Portanto, para já, é o filho mais velho (dos homens) que assume a posição de liderança por decisão do patriarca – que avisou no comunicado interno que vai "estar atento" e que está de "boa saúde". E apesar de Lachlan Murdoch ter uma imagem diferente da do seu pai (com tatuagens e botas de cabedal, a sua imagem de marca) é o nome que representa a continuidade do legado. Contudo, a decisão de declarar Lachlan como o seu sucessor escolhido não causa grande surpresa. Afinal, tal como lembra o NYT, existe uma rutura de vários anos na ligação entre Murdoch e o filho mais novo, James, que é mais democrata/esquerdista do que o pai e o irmão e que tinha sido um defensor, por exemplo, de uma versão menos estridente da Fox News.

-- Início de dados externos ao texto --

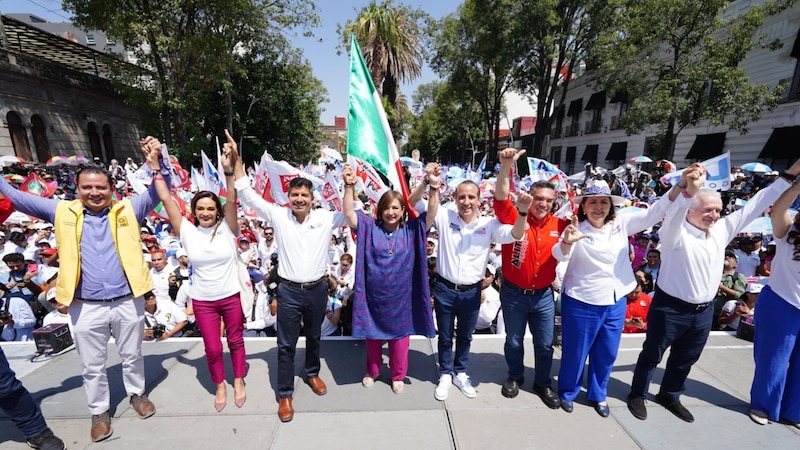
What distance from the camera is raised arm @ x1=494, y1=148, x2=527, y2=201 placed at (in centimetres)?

O poder dos Murdoch tem sido escrutinado ao longo dos anos na literatura, cinema e televisão (embora a memória recente acabe sempre por bater na similaridade com alguns eventos de "Succession"). Nos próximos tempos, o novo livro de Michael Wolff (o autor de "Fogo e Fúria", de Donald Trump), que será lançado hoje nos EUA, trará ainda mais revelações sobre a família, a política norte-americana e a Fox News — e que provavelmente levará em mais comparações com a ficção da série da HBO. Porque além de ser fácil encontrar semelhanças, a Vanity Fair há uns meses publicou um extenso artigo sobre a sucessão real e reportou que uma fonte próxima da família alimentava os argumentistas com histórias da família (se bem que outra fonte desmentiu esta versão).